> **To do**
Extend the article on Brian Eno's song "King's Lead Hat," picking up right after its final sentence.

> **Selected extract**
Single by Brian Eno

from the album Before and After Science
- B-side: "R.A.F." (with Snatch)
- Released: December 1977
- Recorded: 1977
- Genre: Rock; new wave;
- Length: 3:56
- Label: Polydor
- Songwriter: Brian Eno
- Producer: Brian Eno

Official audio
- "King's Lead Hat" (2004 Digital Remaster) on YouTube

= King's Lead Hat =

Song performed by Brian Eno

"King's Lead Hat" is a song written by Brian Eno, released in 1977 as the fifth track from his album Before and After Science. The title is an anagram of "Talking Heads". On 27 January 1978, a remixed version of the song was released as a single.

The 2020 40th Anniversary Deluxe Edition of Ultravox's album Vienna includes a live cover version of the song.

> **Data block**
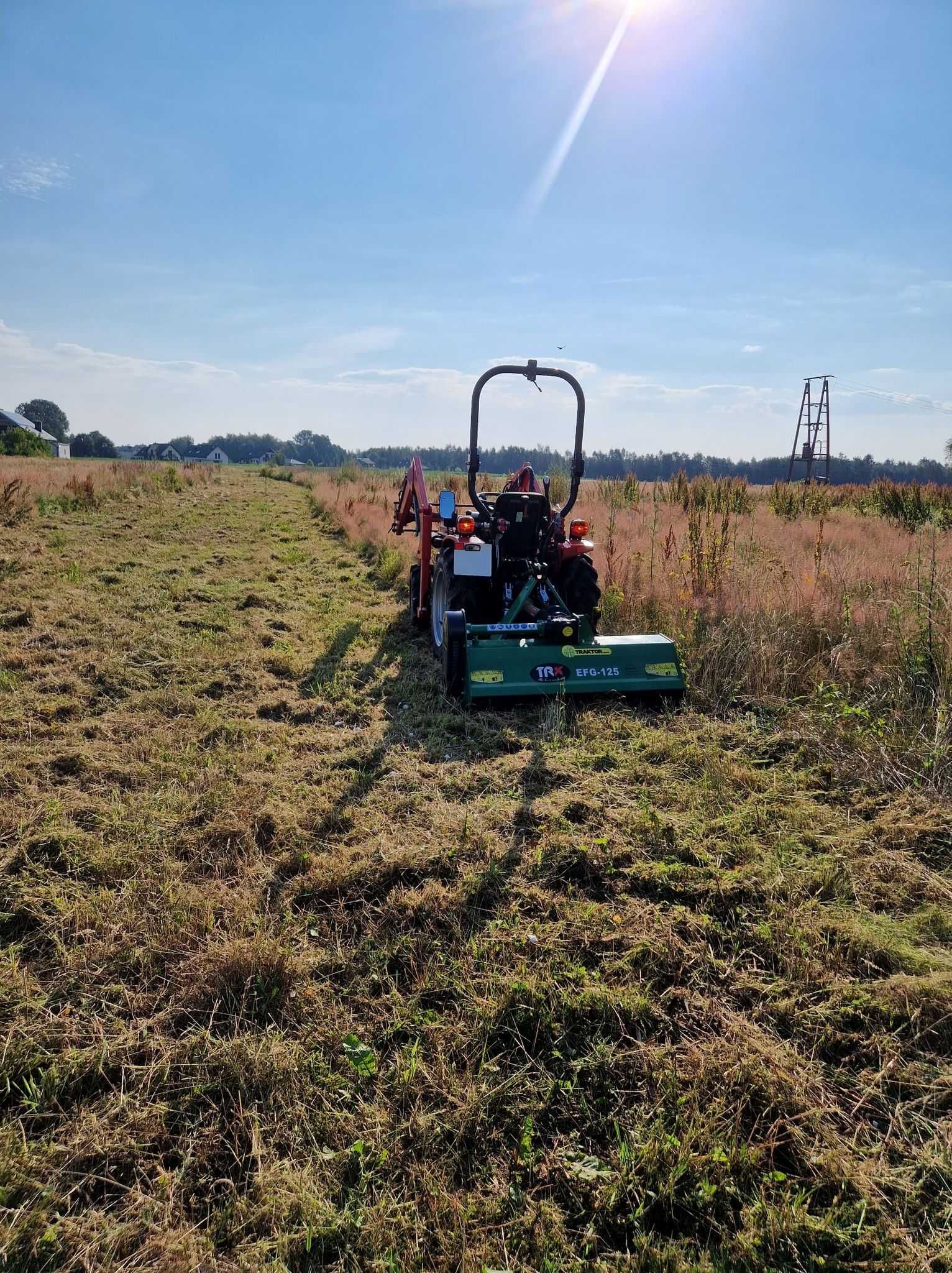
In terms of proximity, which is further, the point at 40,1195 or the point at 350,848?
the point at 350,848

> **Reply to the task**
Rock critic Lester Bangs described the song "King's Lead Hat" as a track that emphasises "Eno's affinities with new wave in its rushed mechanical rhythms". Eno would later produce Talking Heads' second, third and fourth albums, including Remain in Light (1980). Guitarist Robert Fripp, a frequent collaborator with Eno, performs a solo on the track.

== B-side ==
"R.A.F.", a collaboration with Snatch, is a non-album track that uses samples of Baader-Meinhoff terrorists recorded from a German telephone announcement. R.A.F. stands for "Red Army Faction".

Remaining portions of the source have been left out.